I ended up using the Kermit protocol, the same protocol used to transfer software to the Compaq Portable II. The project was run by Colombia University for many years. While they have since transferred it to be an open source project, the original project files are still on their FTP server, and this offers everything from DOS to Mac to C64 binaries. ftp://columbia.edu/kermit hosts all the files, for archival purposes I also uploaded a clone of that folder to archive.org; https://archive.org/details/kermit_202008 . Kermit is not fast, being serial and the Mac can’t support anything over 57600 baud; but it offers compatibility with almost every OS at this point. Get ready to experience what dialup was like all over again.

Required Hardware:

  • Serial Adapter for the modern computer if your system doesnt have one on it
  • RS-232 to mini DIN 8 cable (I used this one)

To start the connection, I will be using a modern Mac as the server (a modern Mac being a 2012 Macbook Air), and a USB Serial cable to connect to the Mac SE as client. Using homebrew on the Mac, you can install “c-kermit”. Once that is installed search for your serial device under /dev/, mine is /dev/tty.usbserial1420. Please note wherever you start kermit, will be the home folder for file transfers, I suggest making a folder somewhere that you will drop files to transfer.

Server

$ kermit

> set port /dev/tty.usbserial1420

> set carrier-watch off   # Assume there is no carrier signal

> set speed 57600          # Or whatever the speed has to be

> connect

Get ftp://columbia.edu/kermit/mac/mackermit.hqx and get it onto your Mac SE, through some means. I transferred the whole “mac” folder from Colombia’s FTP server onto my Mac SE. I would suggest a SCSI2SD adapter for this initial transfer. You may be able to use a floppy, but you may hit issues depending on your model of SE. Mine has a 800kb floppy drive, so results of writing floppies from a modern PC usually end with it not reading them. Modern floppy drives are cheap working at 1.44mb, and the tracks wont align. Once you have the Kermit app on the Mac open it up.

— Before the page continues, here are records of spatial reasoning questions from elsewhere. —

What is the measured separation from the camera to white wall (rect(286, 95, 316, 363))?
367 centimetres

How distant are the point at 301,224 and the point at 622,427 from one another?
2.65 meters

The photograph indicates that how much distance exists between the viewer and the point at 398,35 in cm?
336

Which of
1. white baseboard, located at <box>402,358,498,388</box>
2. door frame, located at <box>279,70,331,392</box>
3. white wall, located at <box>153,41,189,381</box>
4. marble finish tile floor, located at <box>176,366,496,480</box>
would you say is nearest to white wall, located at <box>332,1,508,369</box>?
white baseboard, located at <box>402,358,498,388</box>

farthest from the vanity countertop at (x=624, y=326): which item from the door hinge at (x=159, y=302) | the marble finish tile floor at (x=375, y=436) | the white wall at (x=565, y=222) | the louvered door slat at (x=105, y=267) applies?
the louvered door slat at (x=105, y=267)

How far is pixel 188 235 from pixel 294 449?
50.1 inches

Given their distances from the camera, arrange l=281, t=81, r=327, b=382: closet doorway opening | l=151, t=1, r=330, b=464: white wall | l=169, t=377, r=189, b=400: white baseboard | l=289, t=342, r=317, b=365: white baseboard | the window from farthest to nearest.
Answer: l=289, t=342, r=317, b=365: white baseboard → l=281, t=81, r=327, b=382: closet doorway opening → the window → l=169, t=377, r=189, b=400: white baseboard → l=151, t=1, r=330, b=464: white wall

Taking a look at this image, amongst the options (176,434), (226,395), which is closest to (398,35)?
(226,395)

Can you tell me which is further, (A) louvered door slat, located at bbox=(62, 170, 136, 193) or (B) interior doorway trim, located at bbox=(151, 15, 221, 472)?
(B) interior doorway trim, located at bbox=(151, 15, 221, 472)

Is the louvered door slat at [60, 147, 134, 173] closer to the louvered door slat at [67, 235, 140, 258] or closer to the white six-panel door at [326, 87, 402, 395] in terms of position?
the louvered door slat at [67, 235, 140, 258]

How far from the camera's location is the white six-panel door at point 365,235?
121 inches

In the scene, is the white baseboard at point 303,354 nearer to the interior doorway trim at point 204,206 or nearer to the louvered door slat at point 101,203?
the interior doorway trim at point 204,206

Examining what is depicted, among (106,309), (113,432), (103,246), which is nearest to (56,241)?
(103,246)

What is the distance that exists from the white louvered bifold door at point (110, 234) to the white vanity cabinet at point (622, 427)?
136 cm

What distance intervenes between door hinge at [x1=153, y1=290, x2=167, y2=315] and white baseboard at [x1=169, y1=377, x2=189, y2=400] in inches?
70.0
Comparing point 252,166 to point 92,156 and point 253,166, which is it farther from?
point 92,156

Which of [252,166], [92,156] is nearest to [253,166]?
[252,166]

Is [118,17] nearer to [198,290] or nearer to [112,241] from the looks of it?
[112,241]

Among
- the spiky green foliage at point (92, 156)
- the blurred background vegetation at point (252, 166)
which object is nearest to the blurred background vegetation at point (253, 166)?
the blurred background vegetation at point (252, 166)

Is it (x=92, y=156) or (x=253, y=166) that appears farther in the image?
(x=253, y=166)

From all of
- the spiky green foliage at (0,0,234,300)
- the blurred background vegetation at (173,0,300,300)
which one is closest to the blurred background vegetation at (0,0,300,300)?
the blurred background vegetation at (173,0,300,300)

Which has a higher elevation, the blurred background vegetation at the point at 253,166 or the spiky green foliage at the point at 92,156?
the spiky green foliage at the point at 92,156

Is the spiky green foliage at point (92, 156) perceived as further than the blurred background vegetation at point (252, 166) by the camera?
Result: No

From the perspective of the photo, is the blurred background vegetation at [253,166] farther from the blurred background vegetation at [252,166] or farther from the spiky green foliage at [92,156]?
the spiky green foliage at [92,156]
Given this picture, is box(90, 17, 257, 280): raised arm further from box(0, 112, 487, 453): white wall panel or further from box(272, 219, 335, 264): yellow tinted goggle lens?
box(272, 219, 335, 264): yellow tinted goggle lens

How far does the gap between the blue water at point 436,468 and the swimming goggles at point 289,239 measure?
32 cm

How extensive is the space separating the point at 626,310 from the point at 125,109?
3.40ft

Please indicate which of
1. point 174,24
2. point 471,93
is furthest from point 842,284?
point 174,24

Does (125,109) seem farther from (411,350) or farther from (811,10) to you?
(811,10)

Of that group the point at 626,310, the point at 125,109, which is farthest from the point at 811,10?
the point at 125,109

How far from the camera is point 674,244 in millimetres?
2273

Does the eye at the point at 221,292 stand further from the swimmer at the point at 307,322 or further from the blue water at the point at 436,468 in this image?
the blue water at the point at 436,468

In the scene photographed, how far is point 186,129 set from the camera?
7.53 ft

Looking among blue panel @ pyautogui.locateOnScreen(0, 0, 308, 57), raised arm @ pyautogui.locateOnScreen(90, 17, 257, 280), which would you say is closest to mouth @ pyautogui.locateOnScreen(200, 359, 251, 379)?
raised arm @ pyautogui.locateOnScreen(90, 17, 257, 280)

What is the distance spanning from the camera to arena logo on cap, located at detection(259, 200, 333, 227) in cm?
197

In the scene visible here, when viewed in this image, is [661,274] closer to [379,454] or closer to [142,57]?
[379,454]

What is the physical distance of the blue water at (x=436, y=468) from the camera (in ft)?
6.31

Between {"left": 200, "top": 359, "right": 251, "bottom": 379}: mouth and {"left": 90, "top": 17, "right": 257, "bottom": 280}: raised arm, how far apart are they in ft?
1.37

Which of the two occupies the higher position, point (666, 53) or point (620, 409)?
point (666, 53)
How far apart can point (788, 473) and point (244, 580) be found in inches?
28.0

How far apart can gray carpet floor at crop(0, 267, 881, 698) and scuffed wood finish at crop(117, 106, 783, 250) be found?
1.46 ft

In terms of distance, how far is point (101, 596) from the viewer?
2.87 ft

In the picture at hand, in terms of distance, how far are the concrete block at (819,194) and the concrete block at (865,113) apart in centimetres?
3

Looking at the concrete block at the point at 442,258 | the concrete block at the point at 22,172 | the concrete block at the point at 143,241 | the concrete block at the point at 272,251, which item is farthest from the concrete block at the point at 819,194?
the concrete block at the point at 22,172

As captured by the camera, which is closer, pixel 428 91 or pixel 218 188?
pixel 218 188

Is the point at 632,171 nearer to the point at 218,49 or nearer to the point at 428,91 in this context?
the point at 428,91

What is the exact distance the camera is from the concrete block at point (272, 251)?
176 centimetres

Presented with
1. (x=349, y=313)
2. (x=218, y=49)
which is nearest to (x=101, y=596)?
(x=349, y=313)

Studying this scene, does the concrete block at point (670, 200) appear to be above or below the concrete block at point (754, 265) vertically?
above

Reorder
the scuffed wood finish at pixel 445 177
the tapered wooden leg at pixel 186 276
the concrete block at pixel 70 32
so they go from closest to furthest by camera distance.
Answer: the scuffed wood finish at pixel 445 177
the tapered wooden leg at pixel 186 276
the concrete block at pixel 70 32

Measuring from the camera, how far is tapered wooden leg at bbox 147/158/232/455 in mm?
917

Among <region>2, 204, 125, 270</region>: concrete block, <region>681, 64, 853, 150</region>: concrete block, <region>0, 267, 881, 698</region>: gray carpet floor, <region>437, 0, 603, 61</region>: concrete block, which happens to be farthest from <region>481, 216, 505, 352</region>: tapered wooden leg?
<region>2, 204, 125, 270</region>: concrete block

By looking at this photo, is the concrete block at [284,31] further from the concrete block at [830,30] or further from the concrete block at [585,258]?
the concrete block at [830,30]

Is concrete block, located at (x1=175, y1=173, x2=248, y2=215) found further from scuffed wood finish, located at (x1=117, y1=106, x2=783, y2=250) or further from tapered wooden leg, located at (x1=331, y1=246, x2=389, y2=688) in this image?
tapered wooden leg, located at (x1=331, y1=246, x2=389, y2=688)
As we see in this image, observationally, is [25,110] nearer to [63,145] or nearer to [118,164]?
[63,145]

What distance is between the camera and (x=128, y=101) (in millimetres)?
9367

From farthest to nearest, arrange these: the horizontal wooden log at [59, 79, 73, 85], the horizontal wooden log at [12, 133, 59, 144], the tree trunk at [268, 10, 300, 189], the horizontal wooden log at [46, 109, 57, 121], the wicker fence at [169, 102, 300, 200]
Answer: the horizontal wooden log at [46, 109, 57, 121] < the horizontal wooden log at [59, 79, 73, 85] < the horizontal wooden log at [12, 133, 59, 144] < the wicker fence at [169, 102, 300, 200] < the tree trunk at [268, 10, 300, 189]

Select “Settings”, at the top, then “Communications”. Here you can set the speed to the max speed supported of 57600 over the default 9600 baud. Both of these are terribly slow… but there is nothing we can do about that. Make sure to select the Phone or Serial port based on which you are using; I used the Phone port.

Sorry for the odd quality, capturing a CRT isn’t the easiest

Afterwards, click the “File-Transfer” menu at the top, then “Set Directory” to set where the files transferred should end up. Then open the same “File-Transfer” menu again and “Get file from server”; here you can type in a filename that exists in the folder you opened Kermit on the Server.

Taking photos of CRTs is not the easiest…

Now be prepared to wait for a while… Eventually the files will be in the folder you selected and you are good to go!

A few things to look out for, if you have a older Mac SE like the one here and it only has 1MB of RAM, that means you can only run Mac OS 6. (https://www.lowendmac.com/oldmac/compact3.html) I may upgrade this system in the future to its max which I believe is 4MB, but for now I am stuck with 6. This also means I can only use DiskCopy 4.2, and some good amount of classic apps will not work on Mac OS 6. The biggest issue is there are a lot of archives that are in DiskCopy 6 format, which I can’t load on the system.

The first thing I thought I would do is extract the archive on an old Mac VM on my modern computer, then transfer the files onto the Mac Se. Here I ran into a lot of issues with the file types that exist. If you want to go down a weird rabbit hole, the classic Macs used an odd 4 letter system for the file type, and 4 letter for which program created it, http://livecode.byu.edu/helps/file-creatorcodes.php . The Mac mostly ignores file extensions. There are programs such as ResEdit (that comes on the provided SCSI2SD disk image I used in restoration) where you can edit these attributes, but it usually leads to weird outcomes. Kermit tends to bring files over as “text”. StuffIt seems to do a decent job of just looking at the file extension and allowing you to expand it, then those files are the correct type. This whole issue is something to look out for, doubly so on a System 6 machine and can not run DiskCopy 6.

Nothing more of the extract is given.